Cette nécessité de faire grandir un rapport des forces favorable aux salariés, retraités, chômeurs, devient incontournable dans chacun des pays concernés par la construction européenne, et le traité de Maastricht. En Belgique, Italie, Allemagne, en Espagne, au Portugal et j'en passe, les forces syndicales sont confrontées à la même volonté patronale que les gouvernements s'efforcent de mettre en musique, qui à l'appui d'un pacte social, qui à l'appui de simples décisions gouvernementales. 

Les conséquences sont à ce point lourdes, que dans chacun des pays se développe une véritable poussée de rejet de ces différentes tentatives. La prise de conscience de la nécessité de faire grandir des convergences revendicatives, pour renforcer le combat des uns et des autres, tend à s'affirmer partout, d'autant que les prétentions patronales prennent de l'ampleur. Dans un rapport récent de la table ronde des industriels européens, les dirigeants des quarante groupes industriels les plus importants d'Europe exposent clairement leurs exigences. Priorité à la compétitivité et, pour cela, déréglementer, abaisser les coûts salariaux, réduire les dépenses publiques, privatiser. Bref ! Ce sont ces grands du capital européen qui dictent aux différents gouvernements ce qu'ils doivent faire pour « aider l'industrie » ; ils précisent même que le rôle de ces grands groupes est de créer des richesses et renvoient aux PME-PMI la responsabilité de créer des emplois. 
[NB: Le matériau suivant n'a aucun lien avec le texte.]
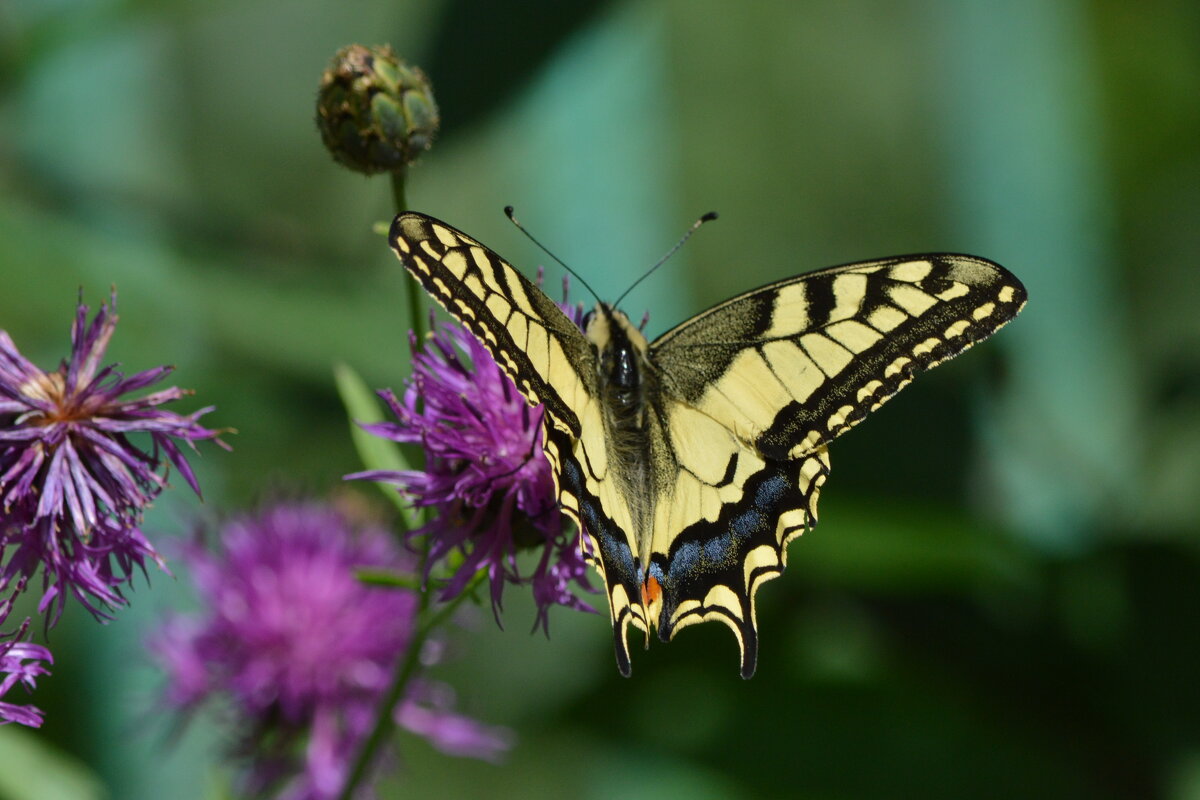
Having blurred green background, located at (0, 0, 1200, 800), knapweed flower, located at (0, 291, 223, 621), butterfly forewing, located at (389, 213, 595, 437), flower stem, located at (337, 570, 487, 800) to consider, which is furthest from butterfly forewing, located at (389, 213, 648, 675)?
blurred green background, located at (0, 0, 1200, 800)

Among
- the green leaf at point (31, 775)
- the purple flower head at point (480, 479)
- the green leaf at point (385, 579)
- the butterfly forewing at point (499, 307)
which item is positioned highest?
the butterfly forewing at point (499, 307)

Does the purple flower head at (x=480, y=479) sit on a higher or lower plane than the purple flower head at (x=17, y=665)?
higher

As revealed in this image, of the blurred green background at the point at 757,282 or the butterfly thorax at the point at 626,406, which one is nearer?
the butterfly thorax at the point at 626,406

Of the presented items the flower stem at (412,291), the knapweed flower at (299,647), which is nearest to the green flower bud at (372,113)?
the flower stem at (412,291)

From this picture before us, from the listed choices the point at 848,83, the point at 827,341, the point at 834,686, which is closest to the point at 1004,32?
the point at 848,83

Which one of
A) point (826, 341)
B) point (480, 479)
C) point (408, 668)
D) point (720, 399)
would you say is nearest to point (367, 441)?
point (480, 479)

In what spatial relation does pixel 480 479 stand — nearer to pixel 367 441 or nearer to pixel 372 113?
pixel 367 441

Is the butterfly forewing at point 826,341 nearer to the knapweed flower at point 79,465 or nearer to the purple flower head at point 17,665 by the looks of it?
the knapweed flower at point 79,465
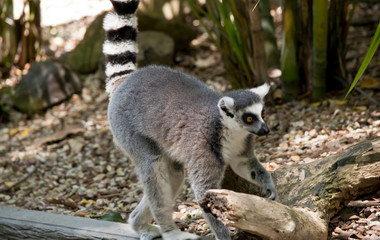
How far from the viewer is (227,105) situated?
3.39 m

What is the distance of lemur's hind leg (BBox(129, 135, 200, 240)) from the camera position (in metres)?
3.61

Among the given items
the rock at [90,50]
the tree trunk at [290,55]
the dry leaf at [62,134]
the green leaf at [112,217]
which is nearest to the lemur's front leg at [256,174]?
the green leaf at [112,217]

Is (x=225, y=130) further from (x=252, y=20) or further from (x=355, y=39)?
(x=355, y=39)

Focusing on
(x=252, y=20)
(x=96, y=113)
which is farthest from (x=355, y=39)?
(x=96, y=113)

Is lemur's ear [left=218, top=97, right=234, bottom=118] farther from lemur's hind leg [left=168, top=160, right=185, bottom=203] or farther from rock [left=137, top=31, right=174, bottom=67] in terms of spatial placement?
rock [left=137, top=31, right=174, bottom=67]

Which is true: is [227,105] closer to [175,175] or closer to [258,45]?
A: [175,175]

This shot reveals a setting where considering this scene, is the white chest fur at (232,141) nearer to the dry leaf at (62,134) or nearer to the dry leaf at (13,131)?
the dry leaf at (62,134)

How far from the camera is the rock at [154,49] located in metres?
7.52

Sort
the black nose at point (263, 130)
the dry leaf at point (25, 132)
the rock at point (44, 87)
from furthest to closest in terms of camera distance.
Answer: the rock at point (44, 87) → the dry leaf at point (25, 132) → the black nose at point (263, 130)

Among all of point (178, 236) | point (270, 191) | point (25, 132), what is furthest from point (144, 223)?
point (25, 132)

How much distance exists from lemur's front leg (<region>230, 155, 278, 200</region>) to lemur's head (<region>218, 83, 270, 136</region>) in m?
0.33

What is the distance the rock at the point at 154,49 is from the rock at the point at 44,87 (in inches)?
44.7

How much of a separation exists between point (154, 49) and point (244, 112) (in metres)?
4.44

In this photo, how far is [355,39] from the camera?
7.11 meters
Le fait est que leurs desiderata imprègnent tout à la fois, les politiques conduites dans tous les pays d'Europe, et les axes essentiels de la Commission européenne. 

La question de l'intervention des forces sociales, les plus directement intéressées par une modification radicale des bases sur lesquelles se poursuit actuellement la construction européenne, est aujourd'hui posée avec une force sans précédent. 

Plus vont se durcir les positions, se renforcer les contradictions, plus vont grandir les exigences des salariés, retraités, chômeurs d'Europe à l'égard des différentes forces syndicales dans chaque pays, et à l'égard de la Confédération européenne des syndicats au niveau de l'Europe. 

La Confédération européenne des syndicats peut, en effet, jouer un rôle très important pour contribuer à la convergence de la pression revendicative, y compris en prenant des initiatives susceptibles de rassembler des forces considérables. 

La demande d'adhésion de la CGT à la CES prend en compte deux caractéristiques fortes de la situation actuelle. 

Le besoin d'initiatives d'action, regroupant toutes les organisations syndicales d'Europe, est condition première pour faire reculer les prétentions patronales. Une Confédération européenne des syndicats, regroupant tout le monde, serait un point d'appui, sans doute décisif, pour impulser le renouveau du syndicalisme international dont tout le monde ressent le besoin. La profondeur de la crise, l'incapacité du capitalisme à échapper aux contraintes de la recherche du profit et dégager d'autres réponses que des formes d'exploitation nouvelles, alors même que l'évolution technologique appelle une autre place pour l'individu, sa formation, sa qualification, son salaire, ses conditions de travail et de vie, donnent à l'action collective et à son contenu revendicatif, une importance décisive.

L'avenir est à la construction de convergences revendicatives dont la force sera, précisément, déterminée par le caractère démocratique de leur élaboration.

L'avenir est à l'unité d'action et à la construction d'un syndicalisme à la hauteur des enjeux. 

Ne soyons pas impatients mais, vraiment, ne perdons pas une minute.